Keeping all these in mind, Prime
Minister Shaukat Aziz has stressed the need to have a
more structured, focused, friendly, functional and
active Board of Investment (BOI) in the country. The
BOIís function should be preparing an investment
marketing plan identifying potential areas of
investment, making country-specific plans and policies
for different categories of investors as well as ensure
that incentives provided by the government are timely.
It is predicted that operating as a
one-window operation, the BOI can play a vitally
important role in promoting investments in various
sectors of the economy. The existing investment-friendly
environment, continuation of economic policies and now
the focused approach by the BOI should result in a
larger inflow of investment. Some areas of investment
outlined by various experts include:
* Consumer goods (home appliances)
* Call centres (emerging profitable
business in the country)
* Information technology
* Cottage industries (cheap labour
and chances of profitability is great)
* Small and medium scale industries
(Huge potential for rapid growth)
* Health Care centres
* Small plants of CNG Kits
* Small units of floor, spices
* Biotechnology instruments
* Pharmacy
* Investment in industrial estate,
exclusively meant for investment by the overseas
Pakistanis
* Construction business
According to a report by Foreign
Investment Advisory Service (FIAS) published recently,
to start a business an investor has to devote 497 days,
requiring 21 registration approvals, 15 at the federal
and 9 at the provincial and local government levels.
An application for site development
and issuance of associated permits requires one year, 11
steps, 61 documents, various secondary approvals and
interface with no less than 15 authorities per city. As
for getting utility connections, it takes 27 days to get
a telephone connection, 50 days for gas, 45 days for
power and 26 days for water and sewerage.

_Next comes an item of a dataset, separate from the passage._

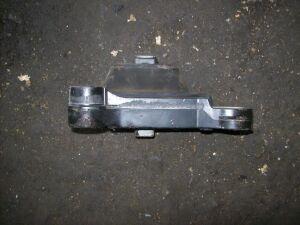 Подушка двигателя на Nissan G11 MR20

This is relatively higher than the
amount of time consumed for such procedures in countries
like Singapore and Thailand, which should be reduced up
to international standards.
Conclusion
Pakistan may prove to be an ideal
country for investments but to ensure that, several
steps need to be taken. Business parks must be set up
exclusively for this purpose and requirements like those
of communications infrastructure, databases, banking,
tax and legal opinion and so on should be improved.
Also there is an urgent need to
remove merging flaws from pure economics to the wizard
of geo-politics and from CBR to shipment mechanisms.
More meaningful incentives and investment-friendly
policies should be initiated for foreign
investors/investments. Integrated efforts need to be
launched to convince Overseas Pakistanis to invest in
Pakistan and for this the current government must devise
a dynamic, coherent and forward-looking strategy.